Tsabo Tavoc paced patiently around the table where Thaddeus was pinioned. The man lay wide open. Any human would have died long ago. Not a Metathran. Their organs visibly regenerated. They had an infinite capacity for pain and no capacity for despair. They had no instinct but to fight Phyrexians. Even in a coma, Thaddeus was fighting Tsabo Tavoc. He was sending his dreams to his comrade.

Cruelly idle, Tsabo Tavoc reached one of her slender hands into the man's open abdomen. She clutched his spleen. She squeezed, cutting the organ into four wedges.

"That will take some time to heal," the spider woman whispered in her cicada voice. She smiled. Plates shifted back from filed teeth. "In the meantime, keep fighting me, Thaddeus. Keep calling your friend. Bring him here. Fill him with mad hope. I will lay him beside you. You will die together. Isn't that what you hope for? There is no better hope for the folk of Dominaria, but that they die with those they love."

Tsabo Tavoc straightened. She breathed, well satisfied with her work. Flicking a look at the vat priests on duty, she thought, Do not let him heal. Then she set out for the portal. That was the spot Gerrard hoped to reach. That was the place her surprise would be waiting.

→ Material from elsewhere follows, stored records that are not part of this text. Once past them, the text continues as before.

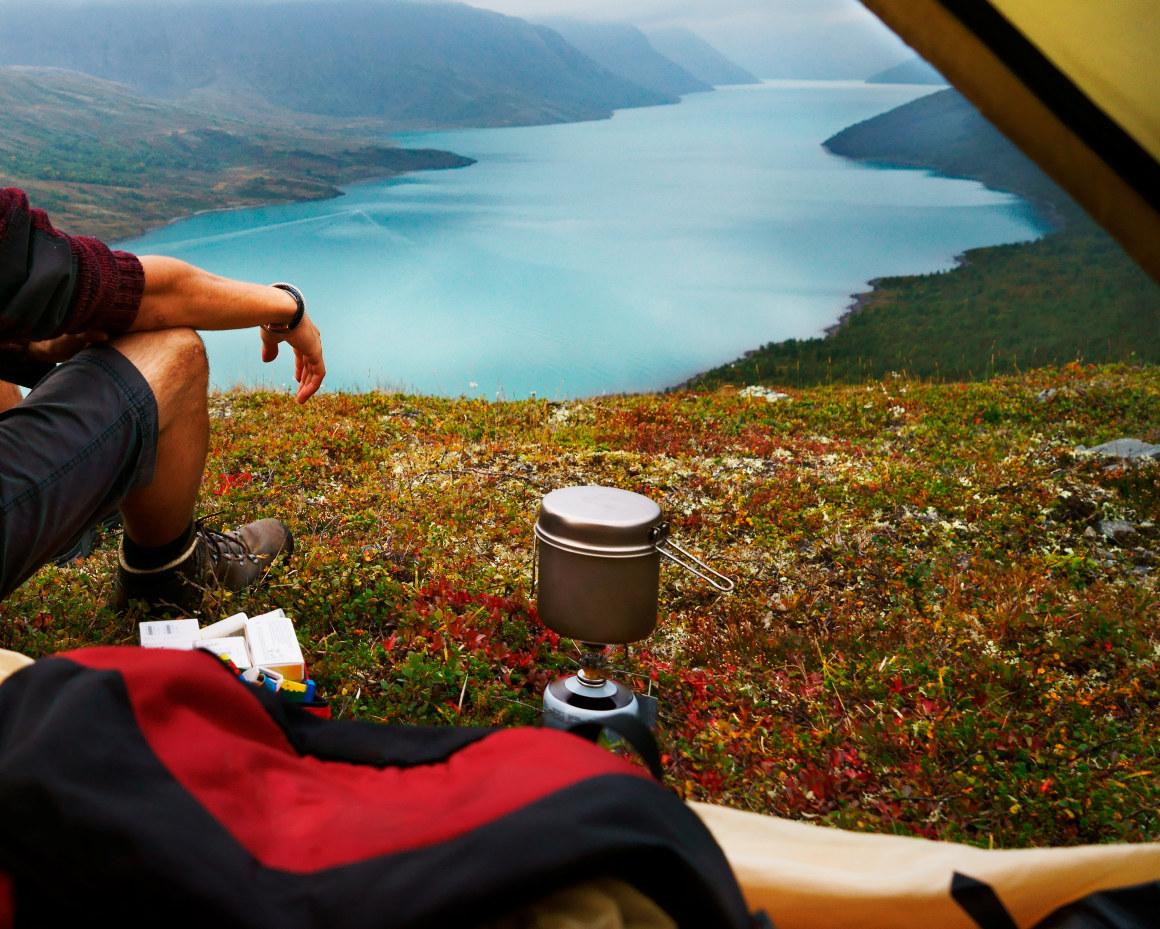 Naturbilde fra en telttur ved en fjord. Foto.
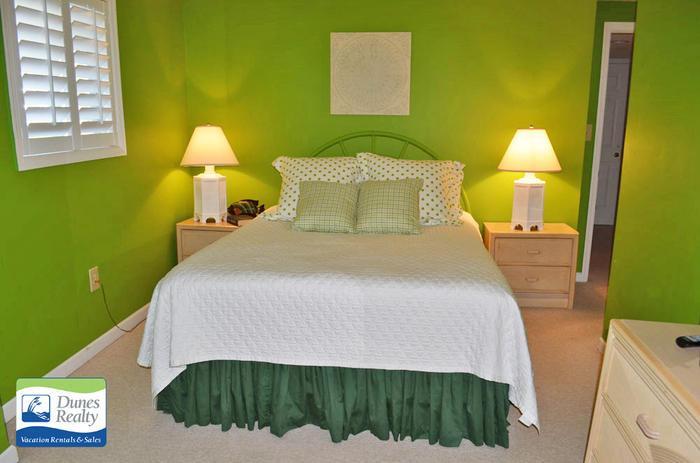 Bedroom4GreenQueen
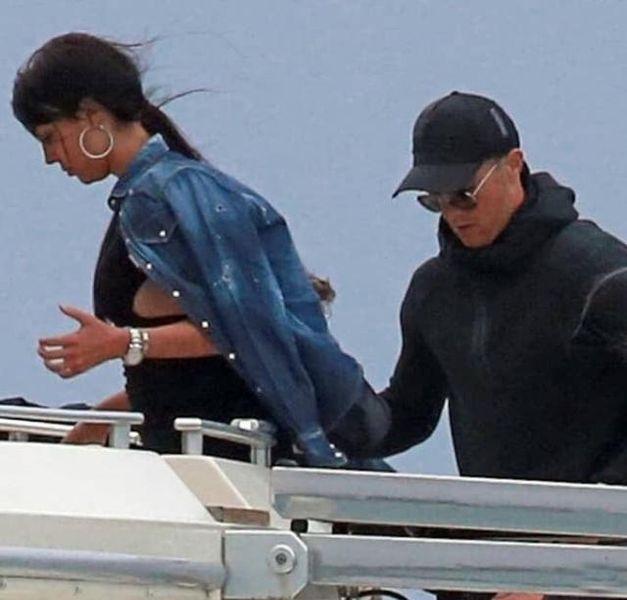 Криштиану Роналду устроил своей девушке романтическую прогулку на яхте (ФОТО)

The spider woman's feet made glad clicking sounds as she left the chamber.

* * * * *

Urza hung within his titan suit. This should have been his heaven. Ensconced in the heart of his greatest invention, surrounded by ten thousand tons of machine and armor and weaponry-Urza should have been thrilled.

His full-body harness was keyed to every fiber of the war suit. His feet moved the feet of the engine; his fingers made the machine grasp and crush. With a thought, he could launch falcon engines from aeries on the suit's back. On a whim, he could fire the ray cannons that ringed the titan's wrists or ignite the plasma bolts imbedded in the titan's eyes. His every running step would slay hundreds. His every fiery breath would ignite thousands. In this suit, he could stomp with impunity up to the Caves of Koilos and tear it apart like a boy ripping up an anthill.

Urza should have been thrilled, but his hands felt numb. He couldn't stop swallowing. It was absurd. His physical body was merely a convenient projection of his mind. He need suffer no physical ailment in the world- unless, of course, it had its root in his mind.

What is wrong with me? Urza wondered as he fitted the last conduits to his brow. Perhaps it is the whole Barrin business.

Could that be? Surely not.

Barrin had been a good man-a good friend. Planeswalkers habitually avoided friendships with mortals due to the inevitability of loss. Through the use of slowtime water, Barrin had become functionally immortal. He had been a fine choice of friend, if a planeswalker allowed himself such things. Barrin's death was a great loss, true, but Urza had expected great losses. War had its casualties. He was willing to lose even himself if it meant defeating Phyrexia.